=== Records to use ===
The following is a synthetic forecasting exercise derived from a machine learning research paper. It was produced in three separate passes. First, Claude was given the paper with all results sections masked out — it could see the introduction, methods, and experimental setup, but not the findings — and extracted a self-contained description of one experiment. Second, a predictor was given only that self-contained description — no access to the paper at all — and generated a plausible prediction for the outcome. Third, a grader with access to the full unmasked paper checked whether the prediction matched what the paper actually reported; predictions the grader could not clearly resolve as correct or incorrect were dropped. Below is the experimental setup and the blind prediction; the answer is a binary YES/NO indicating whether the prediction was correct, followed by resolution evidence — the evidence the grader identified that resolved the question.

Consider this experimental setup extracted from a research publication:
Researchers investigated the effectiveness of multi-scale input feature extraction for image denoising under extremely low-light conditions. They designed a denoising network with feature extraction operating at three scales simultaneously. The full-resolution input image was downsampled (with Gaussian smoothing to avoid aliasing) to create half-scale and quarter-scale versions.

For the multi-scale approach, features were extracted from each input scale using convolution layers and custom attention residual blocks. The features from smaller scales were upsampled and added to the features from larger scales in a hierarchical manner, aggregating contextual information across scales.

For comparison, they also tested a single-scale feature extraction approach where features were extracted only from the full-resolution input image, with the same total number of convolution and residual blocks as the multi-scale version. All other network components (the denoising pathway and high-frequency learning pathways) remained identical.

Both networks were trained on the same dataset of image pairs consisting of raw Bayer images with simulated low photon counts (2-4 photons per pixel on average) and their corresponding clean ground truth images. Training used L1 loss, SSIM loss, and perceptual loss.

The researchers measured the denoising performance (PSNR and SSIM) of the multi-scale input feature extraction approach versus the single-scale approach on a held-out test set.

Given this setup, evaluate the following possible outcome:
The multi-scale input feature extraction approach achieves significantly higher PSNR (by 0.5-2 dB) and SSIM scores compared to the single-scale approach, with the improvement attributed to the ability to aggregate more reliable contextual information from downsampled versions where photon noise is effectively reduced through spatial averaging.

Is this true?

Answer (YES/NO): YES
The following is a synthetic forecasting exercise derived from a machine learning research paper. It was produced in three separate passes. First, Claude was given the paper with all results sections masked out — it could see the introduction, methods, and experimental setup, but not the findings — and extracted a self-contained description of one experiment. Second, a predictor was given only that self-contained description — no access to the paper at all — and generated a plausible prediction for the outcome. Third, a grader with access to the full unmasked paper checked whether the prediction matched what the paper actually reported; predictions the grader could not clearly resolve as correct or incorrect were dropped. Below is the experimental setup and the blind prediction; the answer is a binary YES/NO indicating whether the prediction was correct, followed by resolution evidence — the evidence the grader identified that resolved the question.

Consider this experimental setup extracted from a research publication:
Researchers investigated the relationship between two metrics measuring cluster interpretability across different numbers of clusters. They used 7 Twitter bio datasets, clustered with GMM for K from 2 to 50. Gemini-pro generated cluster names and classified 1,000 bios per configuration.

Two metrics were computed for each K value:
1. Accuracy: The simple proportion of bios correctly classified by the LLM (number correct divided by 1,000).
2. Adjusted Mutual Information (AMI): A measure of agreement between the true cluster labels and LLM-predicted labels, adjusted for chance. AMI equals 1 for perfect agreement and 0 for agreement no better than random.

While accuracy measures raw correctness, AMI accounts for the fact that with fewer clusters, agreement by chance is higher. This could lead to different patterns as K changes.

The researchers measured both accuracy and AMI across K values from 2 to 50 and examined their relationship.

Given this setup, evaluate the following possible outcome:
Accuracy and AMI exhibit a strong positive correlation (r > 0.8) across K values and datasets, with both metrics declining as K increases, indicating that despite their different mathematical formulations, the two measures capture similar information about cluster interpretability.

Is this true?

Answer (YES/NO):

=== Exercise directions ===
Tally the lines of the data that contain the string "image", and report nothing but the tally.

=== Answer to this exercise ===
3